Carbohydrates (carbs) from the food you eat are broken down by the body into glucose (sugar) to use for energy. If you eat more carbohydrates than your body can use, your blood sugar can climb to an unhealthy level. Keeping track of how many carbs you eat—counting carbohydrates—and checking your blood sugar levels before and after meals will let you know if you are eating too many carbohydrates compared to your insulin level.
Learning to balance your carbohydrate intake with your insulin needs will help you manage your blood sugar. To do this, you and your doctor will need to determine how much insulin you need to "cover" a certain amount of carbohydrates.
4 tips for easy carb counting
Just about anyone can learn the basics of carbohydrate counting in a short time. Here are a few tips that can help speed your learning:
Tip 1: Gather a few tools that contain the facts you need.

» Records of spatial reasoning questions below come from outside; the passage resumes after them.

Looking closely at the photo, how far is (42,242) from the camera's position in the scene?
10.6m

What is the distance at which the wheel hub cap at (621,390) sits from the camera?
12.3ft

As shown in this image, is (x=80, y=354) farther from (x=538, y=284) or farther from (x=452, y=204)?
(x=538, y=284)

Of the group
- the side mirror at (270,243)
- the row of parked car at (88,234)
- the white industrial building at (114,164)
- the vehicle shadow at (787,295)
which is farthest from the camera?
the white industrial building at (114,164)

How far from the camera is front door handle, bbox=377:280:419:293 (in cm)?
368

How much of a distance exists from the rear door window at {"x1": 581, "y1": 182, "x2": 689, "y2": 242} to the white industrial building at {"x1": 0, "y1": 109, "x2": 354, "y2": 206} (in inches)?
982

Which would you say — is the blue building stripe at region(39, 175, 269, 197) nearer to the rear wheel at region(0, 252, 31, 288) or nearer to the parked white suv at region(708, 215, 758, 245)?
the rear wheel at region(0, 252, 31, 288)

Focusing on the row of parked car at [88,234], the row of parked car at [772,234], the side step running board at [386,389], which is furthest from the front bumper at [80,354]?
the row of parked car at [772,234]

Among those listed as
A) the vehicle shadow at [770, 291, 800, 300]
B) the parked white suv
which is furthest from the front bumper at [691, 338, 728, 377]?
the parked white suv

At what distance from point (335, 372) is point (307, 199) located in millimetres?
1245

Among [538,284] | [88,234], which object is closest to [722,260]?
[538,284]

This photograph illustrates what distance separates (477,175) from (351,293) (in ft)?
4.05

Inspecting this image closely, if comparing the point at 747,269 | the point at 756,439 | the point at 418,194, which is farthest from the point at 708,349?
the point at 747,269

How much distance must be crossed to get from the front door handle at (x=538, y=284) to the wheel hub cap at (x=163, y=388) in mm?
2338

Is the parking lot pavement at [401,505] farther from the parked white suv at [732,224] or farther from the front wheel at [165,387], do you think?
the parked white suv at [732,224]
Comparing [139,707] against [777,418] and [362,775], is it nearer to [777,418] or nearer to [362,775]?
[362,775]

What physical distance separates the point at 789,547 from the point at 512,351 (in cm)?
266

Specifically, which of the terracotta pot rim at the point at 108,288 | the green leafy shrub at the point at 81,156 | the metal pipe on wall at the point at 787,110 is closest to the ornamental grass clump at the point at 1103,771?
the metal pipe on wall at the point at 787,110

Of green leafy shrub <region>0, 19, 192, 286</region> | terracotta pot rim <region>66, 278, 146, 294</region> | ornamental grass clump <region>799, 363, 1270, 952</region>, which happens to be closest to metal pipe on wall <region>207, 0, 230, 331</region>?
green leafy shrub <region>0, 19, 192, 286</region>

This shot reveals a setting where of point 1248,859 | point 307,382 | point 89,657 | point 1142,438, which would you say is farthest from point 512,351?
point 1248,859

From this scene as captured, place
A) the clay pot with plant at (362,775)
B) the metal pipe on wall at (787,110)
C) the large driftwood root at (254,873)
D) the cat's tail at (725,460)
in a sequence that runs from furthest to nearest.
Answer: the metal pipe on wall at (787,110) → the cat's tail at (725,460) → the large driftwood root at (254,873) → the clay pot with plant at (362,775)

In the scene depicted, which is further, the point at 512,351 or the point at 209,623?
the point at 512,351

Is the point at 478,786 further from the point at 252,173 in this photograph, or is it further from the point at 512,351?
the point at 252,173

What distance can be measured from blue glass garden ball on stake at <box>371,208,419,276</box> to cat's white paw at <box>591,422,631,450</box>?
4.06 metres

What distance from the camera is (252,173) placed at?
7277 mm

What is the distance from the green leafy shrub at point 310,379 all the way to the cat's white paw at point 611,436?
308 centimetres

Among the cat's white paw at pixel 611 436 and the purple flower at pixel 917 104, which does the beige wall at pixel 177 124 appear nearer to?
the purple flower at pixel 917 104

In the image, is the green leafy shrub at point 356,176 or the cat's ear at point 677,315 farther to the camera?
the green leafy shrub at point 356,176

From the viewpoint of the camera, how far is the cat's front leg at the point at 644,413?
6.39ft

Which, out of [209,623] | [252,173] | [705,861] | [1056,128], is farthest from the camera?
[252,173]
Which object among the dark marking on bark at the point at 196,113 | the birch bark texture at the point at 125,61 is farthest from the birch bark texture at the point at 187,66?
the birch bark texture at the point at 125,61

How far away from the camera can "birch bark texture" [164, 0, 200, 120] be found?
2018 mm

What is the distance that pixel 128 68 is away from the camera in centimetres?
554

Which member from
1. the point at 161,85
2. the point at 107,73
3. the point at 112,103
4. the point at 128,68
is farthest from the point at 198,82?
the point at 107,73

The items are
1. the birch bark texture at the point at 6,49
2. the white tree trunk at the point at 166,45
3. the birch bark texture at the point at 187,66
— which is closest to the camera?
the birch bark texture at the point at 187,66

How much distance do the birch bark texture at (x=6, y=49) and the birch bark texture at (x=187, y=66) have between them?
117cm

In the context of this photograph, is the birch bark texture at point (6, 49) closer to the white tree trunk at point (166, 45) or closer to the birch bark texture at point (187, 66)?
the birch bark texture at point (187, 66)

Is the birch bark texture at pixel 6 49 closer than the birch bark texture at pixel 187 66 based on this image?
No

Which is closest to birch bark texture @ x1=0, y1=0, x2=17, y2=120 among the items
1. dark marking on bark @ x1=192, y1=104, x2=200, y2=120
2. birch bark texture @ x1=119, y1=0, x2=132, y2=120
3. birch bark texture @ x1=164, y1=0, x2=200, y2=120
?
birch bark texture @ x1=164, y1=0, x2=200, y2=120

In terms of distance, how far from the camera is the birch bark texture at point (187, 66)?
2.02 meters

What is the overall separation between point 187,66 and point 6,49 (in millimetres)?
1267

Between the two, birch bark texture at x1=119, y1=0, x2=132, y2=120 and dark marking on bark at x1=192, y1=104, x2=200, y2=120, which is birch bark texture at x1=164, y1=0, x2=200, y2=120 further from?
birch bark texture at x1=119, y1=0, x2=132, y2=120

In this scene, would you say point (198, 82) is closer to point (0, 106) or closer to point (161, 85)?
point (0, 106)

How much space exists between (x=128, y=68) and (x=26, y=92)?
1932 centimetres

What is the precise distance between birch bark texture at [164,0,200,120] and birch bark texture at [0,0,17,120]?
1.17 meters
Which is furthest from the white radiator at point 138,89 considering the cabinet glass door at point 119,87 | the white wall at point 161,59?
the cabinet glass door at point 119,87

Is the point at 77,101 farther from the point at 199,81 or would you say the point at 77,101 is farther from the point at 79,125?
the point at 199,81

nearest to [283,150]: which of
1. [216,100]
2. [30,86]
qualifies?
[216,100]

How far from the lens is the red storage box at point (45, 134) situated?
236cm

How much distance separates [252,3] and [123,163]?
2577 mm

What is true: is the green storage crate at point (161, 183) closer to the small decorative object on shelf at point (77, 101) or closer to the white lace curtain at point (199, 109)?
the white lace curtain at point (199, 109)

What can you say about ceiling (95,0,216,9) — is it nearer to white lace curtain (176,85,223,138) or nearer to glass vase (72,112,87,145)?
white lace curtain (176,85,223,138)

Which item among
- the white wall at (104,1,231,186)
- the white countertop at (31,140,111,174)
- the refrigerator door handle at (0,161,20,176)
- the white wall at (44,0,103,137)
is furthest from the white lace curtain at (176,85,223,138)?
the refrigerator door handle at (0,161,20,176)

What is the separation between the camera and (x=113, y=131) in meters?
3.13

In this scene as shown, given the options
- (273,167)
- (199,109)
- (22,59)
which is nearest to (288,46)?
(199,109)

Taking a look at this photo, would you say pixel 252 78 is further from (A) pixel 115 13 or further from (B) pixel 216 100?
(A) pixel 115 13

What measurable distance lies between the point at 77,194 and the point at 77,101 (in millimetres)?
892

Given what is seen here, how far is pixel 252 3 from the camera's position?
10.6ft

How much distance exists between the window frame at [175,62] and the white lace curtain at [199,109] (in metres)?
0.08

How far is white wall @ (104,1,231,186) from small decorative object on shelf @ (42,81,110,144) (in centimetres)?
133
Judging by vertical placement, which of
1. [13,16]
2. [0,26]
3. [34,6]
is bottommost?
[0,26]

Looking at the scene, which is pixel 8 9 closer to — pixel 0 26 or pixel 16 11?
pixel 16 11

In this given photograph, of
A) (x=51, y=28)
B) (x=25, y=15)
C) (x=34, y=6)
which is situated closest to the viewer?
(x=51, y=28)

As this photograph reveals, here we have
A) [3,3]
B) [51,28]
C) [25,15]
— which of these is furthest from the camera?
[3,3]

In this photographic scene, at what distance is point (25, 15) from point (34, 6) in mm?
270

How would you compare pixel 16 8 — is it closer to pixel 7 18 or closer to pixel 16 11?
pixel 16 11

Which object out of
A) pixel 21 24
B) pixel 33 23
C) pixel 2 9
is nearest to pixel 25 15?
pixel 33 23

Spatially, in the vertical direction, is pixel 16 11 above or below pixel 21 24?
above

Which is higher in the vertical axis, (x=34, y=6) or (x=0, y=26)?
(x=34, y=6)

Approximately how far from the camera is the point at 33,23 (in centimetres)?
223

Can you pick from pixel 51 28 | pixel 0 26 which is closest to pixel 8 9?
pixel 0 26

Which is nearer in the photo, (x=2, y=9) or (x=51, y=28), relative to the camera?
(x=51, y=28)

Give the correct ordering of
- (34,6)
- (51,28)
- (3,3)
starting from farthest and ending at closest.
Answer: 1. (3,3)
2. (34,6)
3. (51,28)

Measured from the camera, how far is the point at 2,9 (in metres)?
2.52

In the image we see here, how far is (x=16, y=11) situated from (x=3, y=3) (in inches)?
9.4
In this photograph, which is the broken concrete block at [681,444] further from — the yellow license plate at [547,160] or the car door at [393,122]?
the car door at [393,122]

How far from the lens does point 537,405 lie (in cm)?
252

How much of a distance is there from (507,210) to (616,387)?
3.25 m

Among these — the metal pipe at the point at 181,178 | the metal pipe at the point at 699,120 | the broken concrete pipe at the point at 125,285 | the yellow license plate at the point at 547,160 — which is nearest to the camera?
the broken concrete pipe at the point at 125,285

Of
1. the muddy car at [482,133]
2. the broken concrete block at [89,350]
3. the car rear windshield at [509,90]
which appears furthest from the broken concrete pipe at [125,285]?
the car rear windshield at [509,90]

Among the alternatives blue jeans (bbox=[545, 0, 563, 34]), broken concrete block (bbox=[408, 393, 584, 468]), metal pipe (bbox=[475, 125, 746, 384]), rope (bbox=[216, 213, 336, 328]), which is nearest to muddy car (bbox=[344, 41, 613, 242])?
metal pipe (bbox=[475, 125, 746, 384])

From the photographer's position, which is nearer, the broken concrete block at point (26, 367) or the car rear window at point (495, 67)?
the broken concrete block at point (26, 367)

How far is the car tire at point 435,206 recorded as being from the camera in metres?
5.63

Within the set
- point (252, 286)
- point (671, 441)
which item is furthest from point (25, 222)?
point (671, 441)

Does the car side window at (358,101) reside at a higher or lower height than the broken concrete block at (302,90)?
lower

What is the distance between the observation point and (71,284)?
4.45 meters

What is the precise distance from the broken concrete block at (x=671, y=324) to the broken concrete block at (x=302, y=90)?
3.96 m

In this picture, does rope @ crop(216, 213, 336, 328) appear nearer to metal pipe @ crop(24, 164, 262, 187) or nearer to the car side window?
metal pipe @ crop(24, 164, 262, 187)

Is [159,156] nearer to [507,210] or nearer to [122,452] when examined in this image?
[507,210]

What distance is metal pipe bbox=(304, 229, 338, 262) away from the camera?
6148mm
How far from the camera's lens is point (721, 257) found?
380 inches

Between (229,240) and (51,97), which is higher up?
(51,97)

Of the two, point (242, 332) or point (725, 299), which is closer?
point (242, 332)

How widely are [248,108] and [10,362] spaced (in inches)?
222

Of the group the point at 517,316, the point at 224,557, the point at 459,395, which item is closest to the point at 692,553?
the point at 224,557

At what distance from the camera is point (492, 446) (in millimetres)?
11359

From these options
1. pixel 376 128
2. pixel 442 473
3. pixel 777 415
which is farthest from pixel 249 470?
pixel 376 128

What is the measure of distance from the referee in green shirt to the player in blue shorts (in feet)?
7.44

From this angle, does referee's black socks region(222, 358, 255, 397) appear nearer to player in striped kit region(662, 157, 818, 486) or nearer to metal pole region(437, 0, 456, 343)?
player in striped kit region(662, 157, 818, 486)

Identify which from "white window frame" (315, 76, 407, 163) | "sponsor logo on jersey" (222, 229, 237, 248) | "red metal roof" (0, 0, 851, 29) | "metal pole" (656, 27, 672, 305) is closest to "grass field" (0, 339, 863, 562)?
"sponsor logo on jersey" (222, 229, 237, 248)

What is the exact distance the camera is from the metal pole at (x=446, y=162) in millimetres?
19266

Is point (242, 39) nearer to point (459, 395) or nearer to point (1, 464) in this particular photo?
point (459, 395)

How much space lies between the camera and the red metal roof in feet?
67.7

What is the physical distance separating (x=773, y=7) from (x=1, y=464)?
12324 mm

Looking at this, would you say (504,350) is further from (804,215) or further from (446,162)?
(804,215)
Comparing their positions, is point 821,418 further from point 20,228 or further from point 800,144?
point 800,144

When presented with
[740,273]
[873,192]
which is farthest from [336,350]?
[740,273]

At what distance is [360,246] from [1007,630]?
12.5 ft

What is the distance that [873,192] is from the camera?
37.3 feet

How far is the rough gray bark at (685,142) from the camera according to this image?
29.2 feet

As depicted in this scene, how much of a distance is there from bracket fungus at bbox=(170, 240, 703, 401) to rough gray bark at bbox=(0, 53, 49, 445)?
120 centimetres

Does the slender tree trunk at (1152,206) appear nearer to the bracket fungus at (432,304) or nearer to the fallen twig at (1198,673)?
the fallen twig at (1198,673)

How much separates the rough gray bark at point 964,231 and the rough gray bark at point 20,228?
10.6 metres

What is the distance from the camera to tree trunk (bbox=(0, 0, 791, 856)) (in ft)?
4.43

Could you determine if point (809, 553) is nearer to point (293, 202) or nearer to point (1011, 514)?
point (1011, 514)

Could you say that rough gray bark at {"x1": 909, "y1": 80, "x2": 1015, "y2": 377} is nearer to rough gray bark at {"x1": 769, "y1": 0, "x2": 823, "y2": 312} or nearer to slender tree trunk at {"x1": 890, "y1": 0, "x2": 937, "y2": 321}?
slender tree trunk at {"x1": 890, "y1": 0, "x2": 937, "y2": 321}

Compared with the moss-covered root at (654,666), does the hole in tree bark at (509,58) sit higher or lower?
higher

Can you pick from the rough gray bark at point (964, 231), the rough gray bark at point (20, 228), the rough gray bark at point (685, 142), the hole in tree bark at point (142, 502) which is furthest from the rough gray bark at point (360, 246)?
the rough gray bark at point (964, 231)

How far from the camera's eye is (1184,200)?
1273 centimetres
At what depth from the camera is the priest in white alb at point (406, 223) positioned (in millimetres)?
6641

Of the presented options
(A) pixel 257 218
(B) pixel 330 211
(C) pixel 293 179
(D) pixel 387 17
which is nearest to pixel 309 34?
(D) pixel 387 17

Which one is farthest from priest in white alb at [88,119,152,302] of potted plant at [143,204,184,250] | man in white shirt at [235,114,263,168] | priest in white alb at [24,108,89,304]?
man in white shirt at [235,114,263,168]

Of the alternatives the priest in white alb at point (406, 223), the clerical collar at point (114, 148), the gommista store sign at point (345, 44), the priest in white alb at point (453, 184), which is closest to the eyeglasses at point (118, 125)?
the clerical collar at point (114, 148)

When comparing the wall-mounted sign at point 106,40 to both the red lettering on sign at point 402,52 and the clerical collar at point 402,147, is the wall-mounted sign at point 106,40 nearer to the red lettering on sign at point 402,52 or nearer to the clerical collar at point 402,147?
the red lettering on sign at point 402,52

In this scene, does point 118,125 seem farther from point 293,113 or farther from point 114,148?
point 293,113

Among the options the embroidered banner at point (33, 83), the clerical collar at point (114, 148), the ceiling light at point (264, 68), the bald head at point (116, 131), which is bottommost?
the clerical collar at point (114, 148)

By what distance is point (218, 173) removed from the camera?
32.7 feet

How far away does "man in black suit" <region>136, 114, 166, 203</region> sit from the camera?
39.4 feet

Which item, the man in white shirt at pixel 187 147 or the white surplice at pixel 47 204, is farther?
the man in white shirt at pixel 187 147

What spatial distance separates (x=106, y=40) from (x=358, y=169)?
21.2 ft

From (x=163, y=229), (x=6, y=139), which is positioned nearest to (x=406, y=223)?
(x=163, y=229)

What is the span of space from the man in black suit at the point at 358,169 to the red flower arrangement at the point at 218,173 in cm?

You need to know which foods have carbs and how much they contain. Most foods sold at a grocery store have the Nutrition Facts printed directly on their packaging. The labels show how much Total Carbohydrate is in a single serving of the food. If you eat out, you'll need details about those foods, too. Most restaurant chains have nutrition brochures, although most local restaurants do not. Exchange lists can help, too. They show an average amount of carbs for standard servings of many foods. If you need even more information, look for books that contain carb counts.
Tip 2: Learn only the foods you eat.
You don't need to know about the carbohydrates in ALL foods, just in the foods you eat. Many people eat the same foods over and over. Start with the foods you eat most often, or with the ones you enjoy the most. You can use this
helpful sheet to make a list of these foods, and then determine how many carbs are in the portion size that you usually eat for each. Knowing the carb counts for the foods on your list is a great start.
Tip 3: Measure or estimate how much you eat.
If you eat more than a single serving of a particular food, you will need to make that adjustment in your carb count. Some foods are easy to count, like bread. The label shows a clear serving size—1 slice. But the labels of some foods show a measured serving size, such as 1 cup or a half cup, or it may list the serving size in grams (g). In those cases, you will need to measure or estimate. A digital kitchen scale might be useful for weighing a serving in grams. It's certainly much easier to measure at home than in a restaurant!
Some people become very good at estimating. If you are going to estimate, remember this "handy" tip: a fist is about 1 cup in volume. Ball up your fist and lay it next to your plate. Ask yourself, Is that pile of rice more or less than a cup? You can adjust the portion size accordingly, or adjust your carb count to reflect how much you are actually eating.
Tip 4: Practice, practice, practice!
Write down everything you plan to eat. Pick out the foods that have carbs. Measure or estimate how much you will eat of each one. Look up the carb value on a nutrition label, in a book, or use the list of "Favorite Foods" you made. Do this for a couple of days. Once you have learned how to count carbs, you can start looking at your blood sugar levels before and after meals. That will show you whether the foods you are eating match well with how much insulin your body makes or how much insulin you are taking.
Carb counting for recipes
Once you learn how to do it, counting carbohydrates in foods that have the nutrition information printed on their labels will probably seem easy. But how do you count carbs in recipes or prepared foods? In this situation, it may be easiest to look at the carbohydrate counts for individual ingredients that make up a particular food. For example, if you are eating a sandwich, you will need to count the carbohydrates for the bread (both slices) and for each item that goes on the sandwich, including condiments. At first, you will probably want to measure the portions of everything that you put on your sandwich so you will know how the amounts you are using measure up to a true serving size.
For other foods that may contain many ingredients, such as a casserole, or for foods that you did not prepare for yourself, there are books available to help. There are also cookbooks and computer software programs that will give you the counts for many different types of food.
Just remember—there are many resources available to help you. Carb counting is a great method for diabetes meal planning, and the more successful you are at accurately counting carbohydrates, the better you can be at managing your diabetes.